Sebagai bagian dari perekat bangsa, ReJO Prabowo-Gibran menegaskan komitmennya untuk terus berkontribusi menjaga harmoni sosial serta mendorong persatuan nasional demi Indonesia yang maju dan berdaulat.
“Momentum ini membuktikan bahwa tidak ada persoalan yang tidak bisa diselesaikan melalui silaturahmi dan kebesaran jiwa untuk saling memaafkan,” tutup pernyataan ReJO.

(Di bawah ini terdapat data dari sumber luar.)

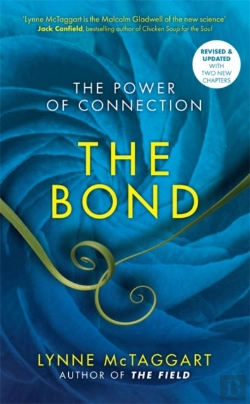 Bertrand.pt - The Bond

Baca juga: KPU RI Akan Bahas Putusan KIP soal Pembukaan Informasi Ijazah Jokowi
SP3 Damai Hari Lubis dan Eggi Sudjana
Sebelumnya, SP3 terhadap Damai dan Eggi Sudjana diterbitkan Polda Metro Jaya, membatalkan status tersangka mereka dalam kasus dugaan pencemaran nama baik terkait tuduhan ijazah palsu Jokowi.
Jokowi sendiri menegaskan pertemuan di Solo adalah silaturahmi, sementara keputusan SP3 sepenuhnya kewenangan penyidik.
Mantan tersangka kasus tudingan ijazah palsu Presiden Joko Widodo, Damai Hari Lubis, menegaskan penghentian penyidikan atau SP3 terhadap dirinya tidak berkaitan dengan pertemuan bersama Eggi Sudjana dengan Jokowi di Solo pada 8 Januari 2026.
Ia berdalih SP3 turun karena surat pembelaan yang diajukan ke Polda Metro Jaya sejak 15 Desember 2025.
Damai menyebut kedatangannya ke rumah Jokowi hanya untuk silaturahmi dan menasehati, bukan untuk meminta maaf atau melobi kasus.
“Saya ini ke sini bukan minta maaf,” ujarnya dalam program Dua Sisi TVOne, Jumat (16/1/2026).
Namun, pernyataan Damai dipertanyakan Guru Besar UNJ, Prof Ciek Julyati Hisyam, yang menilai setiap pertemuan pasti memiliki motivasi.
Ia menilai alasan Damai tidak jelas dan hanya berisi cerita remeh-temeh. Damai pun sempat tersulut emosi menanggapi kritik tersebut.